Brief: Copy the entries verbatim, beginning with the line that contains "Which single item" and continuing through the final line of the entries, both ends included.

[Collected data]
# # #
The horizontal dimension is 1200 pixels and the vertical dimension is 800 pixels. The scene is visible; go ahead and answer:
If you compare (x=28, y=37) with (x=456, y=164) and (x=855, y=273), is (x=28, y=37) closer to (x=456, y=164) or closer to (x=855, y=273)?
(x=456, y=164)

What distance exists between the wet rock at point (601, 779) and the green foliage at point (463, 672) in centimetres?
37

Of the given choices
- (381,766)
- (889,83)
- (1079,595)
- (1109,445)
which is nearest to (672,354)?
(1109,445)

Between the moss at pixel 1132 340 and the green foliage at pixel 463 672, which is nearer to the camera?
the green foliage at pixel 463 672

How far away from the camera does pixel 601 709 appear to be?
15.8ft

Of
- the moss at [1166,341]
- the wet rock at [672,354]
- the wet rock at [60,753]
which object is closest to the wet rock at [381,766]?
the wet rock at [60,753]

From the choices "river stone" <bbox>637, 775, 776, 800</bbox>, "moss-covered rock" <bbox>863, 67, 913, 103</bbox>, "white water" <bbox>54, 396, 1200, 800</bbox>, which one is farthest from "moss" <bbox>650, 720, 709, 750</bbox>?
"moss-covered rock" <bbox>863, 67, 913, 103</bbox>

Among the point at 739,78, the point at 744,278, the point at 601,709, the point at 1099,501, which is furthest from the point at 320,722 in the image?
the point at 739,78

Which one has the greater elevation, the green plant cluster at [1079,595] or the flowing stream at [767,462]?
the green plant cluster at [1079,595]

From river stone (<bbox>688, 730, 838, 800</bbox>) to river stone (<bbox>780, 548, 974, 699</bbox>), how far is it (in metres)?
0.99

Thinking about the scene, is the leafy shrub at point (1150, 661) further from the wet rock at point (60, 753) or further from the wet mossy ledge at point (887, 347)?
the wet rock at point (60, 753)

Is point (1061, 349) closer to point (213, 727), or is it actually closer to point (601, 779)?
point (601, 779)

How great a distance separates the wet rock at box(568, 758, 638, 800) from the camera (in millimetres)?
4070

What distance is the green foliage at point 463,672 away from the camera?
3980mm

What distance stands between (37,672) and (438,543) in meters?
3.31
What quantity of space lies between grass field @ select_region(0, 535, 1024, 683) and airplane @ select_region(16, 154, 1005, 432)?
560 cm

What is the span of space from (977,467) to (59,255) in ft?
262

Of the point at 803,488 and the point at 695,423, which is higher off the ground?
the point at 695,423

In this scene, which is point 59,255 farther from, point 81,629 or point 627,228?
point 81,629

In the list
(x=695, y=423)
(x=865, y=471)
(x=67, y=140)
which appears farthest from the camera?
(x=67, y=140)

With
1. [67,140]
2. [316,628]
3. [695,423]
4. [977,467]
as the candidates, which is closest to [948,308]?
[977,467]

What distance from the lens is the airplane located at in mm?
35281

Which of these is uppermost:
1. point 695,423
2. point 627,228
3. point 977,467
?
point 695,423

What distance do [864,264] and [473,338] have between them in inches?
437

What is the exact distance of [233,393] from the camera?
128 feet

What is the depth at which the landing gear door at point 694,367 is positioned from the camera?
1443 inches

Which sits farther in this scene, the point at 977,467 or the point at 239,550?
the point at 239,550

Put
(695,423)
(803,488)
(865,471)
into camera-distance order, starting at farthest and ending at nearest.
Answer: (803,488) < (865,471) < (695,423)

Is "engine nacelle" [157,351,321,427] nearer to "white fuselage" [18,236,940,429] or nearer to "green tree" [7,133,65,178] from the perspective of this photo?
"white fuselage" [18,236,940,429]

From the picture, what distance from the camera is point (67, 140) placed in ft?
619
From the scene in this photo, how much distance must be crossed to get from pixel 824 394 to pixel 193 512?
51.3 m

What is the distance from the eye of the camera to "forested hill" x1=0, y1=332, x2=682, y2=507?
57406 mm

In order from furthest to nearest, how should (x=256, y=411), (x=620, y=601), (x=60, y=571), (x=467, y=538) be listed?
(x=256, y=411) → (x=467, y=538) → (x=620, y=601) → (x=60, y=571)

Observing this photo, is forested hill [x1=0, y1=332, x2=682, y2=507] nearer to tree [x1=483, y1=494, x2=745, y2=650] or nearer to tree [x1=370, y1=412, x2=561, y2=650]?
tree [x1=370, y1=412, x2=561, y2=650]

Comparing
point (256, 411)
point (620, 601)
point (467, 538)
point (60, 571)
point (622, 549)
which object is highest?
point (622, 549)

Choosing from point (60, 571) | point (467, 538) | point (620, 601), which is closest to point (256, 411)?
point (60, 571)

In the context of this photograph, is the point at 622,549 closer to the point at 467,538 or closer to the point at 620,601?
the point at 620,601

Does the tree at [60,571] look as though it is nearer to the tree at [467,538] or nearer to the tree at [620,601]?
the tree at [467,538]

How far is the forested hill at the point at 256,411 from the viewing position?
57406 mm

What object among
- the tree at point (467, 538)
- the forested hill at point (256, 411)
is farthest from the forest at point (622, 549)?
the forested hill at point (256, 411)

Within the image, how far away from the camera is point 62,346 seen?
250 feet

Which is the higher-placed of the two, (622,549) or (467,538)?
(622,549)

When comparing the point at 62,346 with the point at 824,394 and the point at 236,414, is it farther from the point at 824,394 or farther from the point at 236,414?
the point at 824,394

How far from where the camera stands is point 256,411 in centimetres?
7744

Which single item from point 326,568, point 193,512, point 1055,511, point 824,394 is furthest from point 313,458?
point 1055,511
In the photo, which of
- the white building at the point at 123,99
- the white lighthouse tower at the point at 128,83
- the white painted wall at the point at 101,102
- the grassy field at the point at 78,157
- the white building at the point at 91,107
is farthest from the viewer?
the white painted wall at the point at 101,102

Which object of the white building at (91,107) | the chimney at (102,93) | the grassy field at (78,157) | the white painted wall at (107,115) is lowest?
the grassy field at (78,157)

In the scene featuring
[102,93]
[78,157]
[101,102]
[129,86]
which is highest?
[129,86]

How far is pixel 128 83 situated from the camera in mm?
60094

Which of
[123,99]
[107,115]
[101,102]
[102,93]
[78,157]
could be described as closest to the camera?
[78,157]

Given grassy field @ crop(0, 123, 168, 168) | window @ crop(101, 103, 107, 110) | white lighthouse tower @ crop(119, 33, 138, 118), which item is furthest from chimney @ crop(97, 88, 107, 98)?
# # #
Task output:
Which single item from point 326,568, point 193,512, point 1055,511, point 824,394 is furthest from point 313,458?
point 1055,511
In the photo, which of
- the white building at the point at 123,99
- the white lighthouse tower at the point at 128,83
- the white painted wall at the point at 101,102
- the grassy field at the point at 78,157
- the white building at the point at 91,107
is farthest from the viewer?
the white painted wall at the point at 101,102

Which object of the white building at (91,107) | the chimney at (102,93) | the grassy field at (78,157) | the white painted wall at (107,115) is lowest?
the grassy field at (78,157)

In the scene featuring
[102,93]
[78,157]
[101,102]
[129,86]
which is highest?
[129,86]

How far is pixel 128 83 situated from the camera in mm?
60094

Which of
[123,99]
[107,115]
[101,102]
[102,93]
[78,157]
could be described as closest to the camera?
[78,157]

Given grassy field @ crop(0, 123, 168, 168) | window @ crop(101, 103, 107, 110) | white lighthouse tower @ crop(119, 33, 138, 118), which item is furthest from chimney @ crop(97, 88, 107, 98)?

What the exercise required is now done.